Size comparison between the G940 stick and the X52 stick.
Size comparison between the G940 rudder pedals and CH Pro Pedals.
Size comparison between the G940 throttle and the X52 throttle.
Taking to the Air… and Water
Utilizing the controller with games and sims is a real treat. Having never flown a sim with a force feedback stick before, I was impressed with the tactile feeling of flight that the stick imparts. There were some instances of “Linda Blair” behavior where it seemed as though the stick had a mind of its own, but I quickly learned to adjust my technique to derive the greatest benefit from the stick. Different sims have different force feedback parameters, so you’ll have to experiment with each to find the perfect level of vibration and tailor your profiles to match your desires. The force feedback levels can be adjusted using either the profiler software, or you can use in-game settings if they are supported to adjust the level of force feedback ferocity. Just a note to the 2AM simmers like myself: I found that the rumbling of the force feedback vibrations is sufficient to travel through the desk, through the floor, and down to my wife who was sleeping soundly until the sound of a Stuka rumbling through the ceiling fan woke her up. This will not endear your new toy to your significant other! So be responsible with your force feedback settings! I found the rumbling vibration of the guns and cannons in IL-2 to be fantastic, and the burbling sensation of being on the edge of a stall in LOMAC to be very well modeled. Force feedback simply gives you another useful tool in judging your energy state when you might otherwise be distracted.

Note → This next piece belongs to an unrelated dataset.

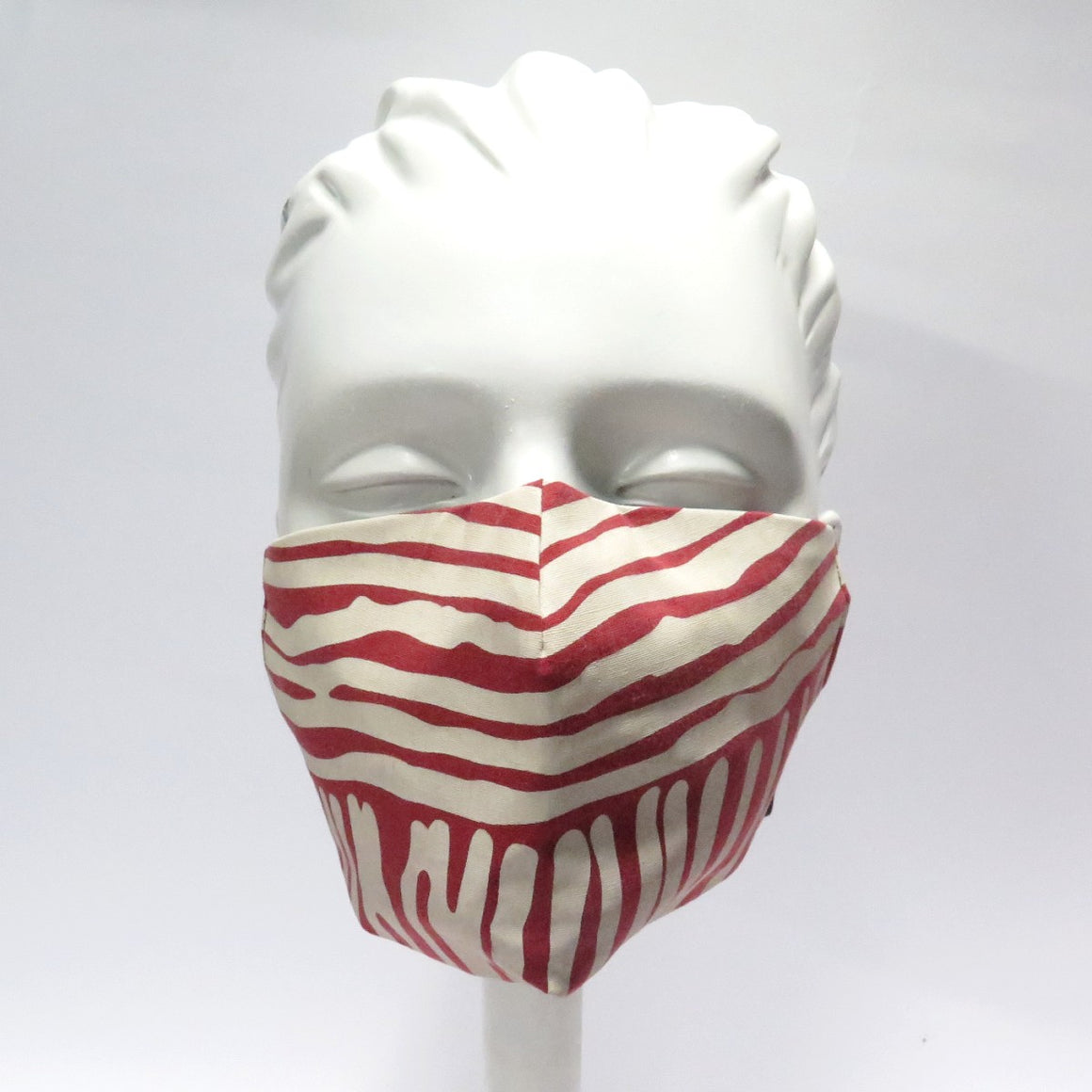 A mannequin is shown wearing a facemask made from fabric designed by artist Eunice Napanangka Jack. The fabric consists of white stripes on a deep red base.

Another sim that showcases the benefits of force feedback, as well as integrating rudder pedals into your HOTAS setup, is DCS: Black Shark. There are definite advantages to feeling the trim forces acting on the helicopter as you try to setup cruise and hovering flight conditions. There is also no question as to whether your trim set or reset has occurred because you can feel the stick center and the control forces neutralize. One thing to keep in mind though is that if the stick is imparting forces on your hand, you have to be extra vigilant when aiming your unguided weapons. If you are not actively trimming for changing power, weight, and airspeed configurations you may find your arms and shoulders aching, which should be telling you something!

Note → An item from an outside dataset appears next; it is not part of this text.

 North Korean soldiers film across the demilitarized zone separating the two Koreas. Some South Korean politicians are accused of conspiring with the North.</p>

Below is a video showing the gameplay I used while testing the G940. Video demonstrates motion — in the force feedback and the by using the split throttle — that cannot be represented well in static images.
A video showing the G940 in action.
FSX force feedback setup panel.
While flight sims are the obvious reason to rave over dual-throttles, I also found that they work exceptionally well with a slightly more sedentary simulation: Ship Simulator 2008. The ability to map the left and right throttles to independent engines (or screws) really makes a difference in this realistic ship simulation. If differential power usage in aircraft isn’t quite as demonstrative of the utility of split throttles then the ability to turn on a dime in a ship using forward and reverse surely is! The nice thing about the G940 is that you can set the neutral state as the center so that movement forward results in forward thrust while movement aft results in reverse thrust, just like a true ship’s throttles function.
Ship Simulator 2008 force feedback setup.
Overall I was very impressed with the G940. The construction seems top notch, the drivers and support are already good but will likely improve as more units hit the market. The suggested retail price is worth mentioning since this piece of kit will set you back around $300, but that seems in-line with a quality product that offers features we’ve all been wishing for. The Saitek X52 Pro may come in a bit cheaper, but it doesn’t include rudder pedals or force feedback. There are still some things I still like better about my X52 such as the contoured throttle and even the gimmicky blue lighting, but once you’ve felt the rumble of a stall or pounding of a canon through the G940 it will be difficult to look at the X52 the same again. I think flight sim enthusiasts will embrace the G940 and hopefully Logitech will see fit to improve upon it and continue to pursue the HOTAS market.
- Force feedback modeling.
- A ton of axes to map.
- Programming software.
- Future support for the lighted condition buttons on the throttle base.
Could Be Better:
- I’d like a slightly more contoured throttle.
- The ability to adjust the distance between the rudder pedals would be nice.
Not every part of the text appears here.